Exercice court: Recopiez fidèlement le passage de l'extrait sur les libraires indépendants aux États-Unis, en commençant à « Avec l'essor des » et en terminant à « rôle de découvreurs. ».

Avec l'essor des "superstores" dans les années 1990, puis le boom de la vente en ligne, physique et désormais numérique dans les années 2000, les libraires indépendants sont soumis à rude épreuve aux Etats-Unis. Pourtant, après la phase de stupeur et d'ébranlement, ils sont depuis dix ans engagés dans une contre-offensive qui leur a permis de stabiliser leur part de marché autour de 10 %. Et ils pèsent "beaucoup plus", souligne le directeur général de l'Association des libraires américains (ABA), Oren Teicher, grâce à leur rôle de découvreurs.

La redynamisation de la librairie indépendante outre-Atlantique se fonde d'abord sur la mise en place d'outils collectifs de marketing, de promotion et de vente en ligne sous le label IndieBound (Indépendants associés, voir www.indiebound.org). Elle passe aussi par les initiatives de chaque libraire au sein de sa "communauté", entendue à la fois comme géographie et comme état d'esprit. Pour dynamiser leurs relations avec leur clientèle, et développer les flux, les libraires multiplient les passerelles avec les autres acteurs locaux dans le cadre du mouvement "Buy local !" ("Achetez localement !"). Ils créent de nouveaux services gratuits ou payants : ateliers d'activités, billetterie, agence de voyages ou camps d'été. Pour Oren Teicher, "le marché du livre évolue tellement que la librairie doit réinventer son modèle économique".

Données répertoriées:
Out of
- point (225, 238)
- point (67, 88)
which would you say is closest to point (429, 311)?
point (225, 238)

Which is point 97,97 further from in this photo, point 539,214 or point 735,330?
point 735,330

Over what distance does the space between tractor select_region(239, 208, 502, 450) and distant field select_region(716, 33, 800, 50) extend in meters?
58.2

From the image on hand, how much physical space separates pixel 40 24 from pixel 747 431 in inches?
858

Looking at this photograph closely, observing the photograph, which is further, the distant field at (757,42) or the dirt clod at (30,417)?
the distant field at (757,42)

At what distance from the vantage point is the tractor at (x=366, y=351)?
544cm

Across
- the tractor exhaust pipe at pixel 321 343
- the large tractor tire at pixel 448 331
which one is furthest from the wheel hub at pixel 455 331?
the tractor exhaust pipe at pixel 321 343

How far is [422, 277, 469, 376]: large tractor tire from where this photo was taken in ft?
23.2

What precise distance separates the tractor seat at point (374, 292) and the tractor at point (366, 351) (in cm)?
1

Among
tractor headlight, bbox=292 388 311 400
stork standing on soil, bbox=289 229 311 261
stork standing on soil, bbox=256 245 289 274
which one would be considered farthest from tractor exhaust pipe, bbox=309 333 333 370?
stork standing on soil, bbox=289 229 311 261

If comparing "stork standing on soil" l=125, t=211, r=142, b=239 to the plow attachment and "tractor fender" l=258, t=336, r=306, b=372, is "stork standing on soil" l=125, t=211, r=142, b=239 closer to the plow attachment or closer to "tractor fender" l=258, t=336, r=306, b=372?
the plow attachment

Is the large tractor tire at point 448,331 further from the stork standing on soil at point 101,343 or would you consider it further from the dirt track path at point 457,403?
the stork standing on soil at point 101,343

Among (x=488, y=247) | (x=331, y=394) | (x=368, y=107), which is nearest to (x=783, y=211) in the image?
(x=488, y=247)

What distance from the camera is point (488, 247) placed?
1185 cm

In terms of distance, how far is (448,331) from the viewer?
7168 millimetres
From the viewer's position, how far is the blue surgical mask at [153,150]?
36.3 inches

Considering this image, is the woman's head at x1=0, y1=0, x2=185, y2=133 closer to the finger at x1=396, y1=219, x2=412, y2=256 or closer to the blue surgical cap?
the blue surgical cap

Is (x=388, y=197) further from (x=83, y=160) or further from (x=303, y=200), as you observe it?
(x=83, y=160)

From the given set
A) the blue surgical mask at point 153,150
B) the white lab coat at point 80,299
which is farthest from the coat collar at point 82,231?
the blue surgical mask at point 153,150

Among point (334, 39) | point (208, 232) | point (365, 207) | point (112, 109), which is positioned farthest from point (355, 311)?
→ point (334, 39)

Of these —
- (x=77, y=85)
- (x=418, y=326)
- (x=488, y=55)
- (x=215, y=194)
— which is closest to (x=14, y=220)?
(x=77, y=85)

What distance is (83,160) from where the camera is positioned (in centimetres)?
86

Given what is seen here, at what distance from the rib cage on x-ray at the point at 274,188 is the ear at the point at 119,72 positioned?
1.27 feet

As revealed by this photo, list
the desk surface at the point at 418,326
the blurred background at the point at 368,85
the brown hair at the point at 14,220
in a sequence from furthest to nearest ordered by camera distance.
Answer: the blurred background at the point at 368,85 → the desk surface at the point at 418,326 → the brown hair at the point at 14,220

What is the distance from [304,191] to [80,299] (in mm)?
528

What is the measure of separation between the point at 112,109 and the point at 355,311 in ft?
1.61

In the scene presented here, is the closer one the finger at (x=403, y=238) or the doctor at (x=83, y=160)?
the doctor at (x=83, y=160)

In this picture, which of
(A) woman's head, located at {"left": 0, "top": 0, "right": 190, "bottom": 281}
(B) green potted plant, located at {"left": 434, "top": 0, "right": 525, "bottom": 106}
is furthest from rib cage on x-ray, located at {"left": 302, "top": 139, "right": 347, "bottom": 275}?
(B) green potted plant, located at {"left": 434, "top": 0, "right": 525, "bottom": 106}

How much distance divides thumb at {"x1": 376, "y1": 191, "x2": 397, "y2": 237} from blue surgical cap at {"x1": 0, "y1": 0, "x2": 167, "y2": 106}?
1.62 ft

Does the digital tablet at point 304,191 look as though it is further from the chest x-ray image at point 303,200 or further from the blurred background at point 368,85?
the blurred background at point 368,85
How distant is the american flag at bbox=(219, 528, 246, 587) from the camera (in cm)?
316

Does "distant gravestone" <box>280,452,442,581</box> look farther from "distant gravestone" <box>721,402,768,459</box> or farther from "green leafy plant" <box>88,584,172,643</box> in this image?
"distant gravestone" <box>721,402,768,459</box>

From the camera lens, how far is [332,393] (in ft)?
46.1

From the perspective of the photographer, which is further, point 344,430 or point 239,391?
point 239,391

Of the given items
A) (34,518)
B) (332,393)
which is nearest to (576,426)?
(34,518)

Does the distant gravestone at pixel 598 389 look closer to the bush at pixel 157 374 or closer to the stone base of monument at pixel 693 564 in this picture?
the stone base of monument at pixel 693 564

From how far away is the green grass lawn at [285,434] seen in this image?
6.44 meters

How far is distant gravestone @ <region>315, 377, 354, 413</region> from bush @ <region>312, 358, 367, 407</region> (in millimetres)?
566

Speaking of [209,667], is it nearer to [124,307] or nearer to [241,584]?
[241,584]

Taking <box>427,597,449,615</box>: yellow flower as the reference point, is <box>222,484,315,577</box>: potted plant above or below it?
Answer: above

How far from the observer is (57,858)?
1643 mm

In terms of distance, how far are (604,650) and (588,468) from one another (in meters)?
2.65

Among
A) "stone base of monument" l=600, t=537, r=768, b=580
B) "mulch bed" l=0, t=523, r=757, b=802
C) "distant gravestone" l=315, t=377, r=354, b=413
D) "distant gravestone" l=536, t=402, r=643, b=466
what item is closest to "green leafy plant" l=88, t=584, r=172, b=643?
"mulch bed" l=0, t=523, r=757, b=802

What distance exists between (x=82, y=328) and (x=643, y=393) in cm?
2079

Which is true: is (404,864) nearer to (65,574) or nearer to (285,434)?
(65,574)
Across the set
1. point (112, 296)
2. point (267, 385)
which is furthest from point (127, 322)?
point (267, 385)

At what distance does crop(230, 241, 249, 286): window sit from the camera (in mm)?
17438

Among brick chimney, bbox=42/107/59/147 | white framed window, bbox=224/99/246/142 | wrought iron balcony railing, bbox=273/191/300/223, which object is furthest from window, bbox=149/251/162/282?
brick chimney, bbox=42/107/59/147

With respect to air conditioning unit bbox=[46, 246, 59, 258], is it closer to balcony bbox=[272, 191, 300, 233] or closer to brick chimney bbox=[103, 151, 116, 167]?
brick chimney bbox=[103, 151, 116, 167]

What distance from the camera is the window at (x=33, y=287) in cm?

Résultat final:
Avec l'essor des "superstores" dans les années 1990, puis le boom de la vente en ligne, physique et désormais numérique dans les années 2000, les libraires indépendants sont soumis à rude épreuve aux Etats-Unis. Pourtant, après la phase de stupeur et d'ébranlement, ils sont depuis dix ans engagés dans une contre-offensive qui leur a permis de stabiliser leur part de marché autour de 10 %. Et ils pèsent "beaucoup plus", souligne le directeur général de l'Association des libraires américains (ABA), Oren Teicher, grâce à leur rôle de découvreurs.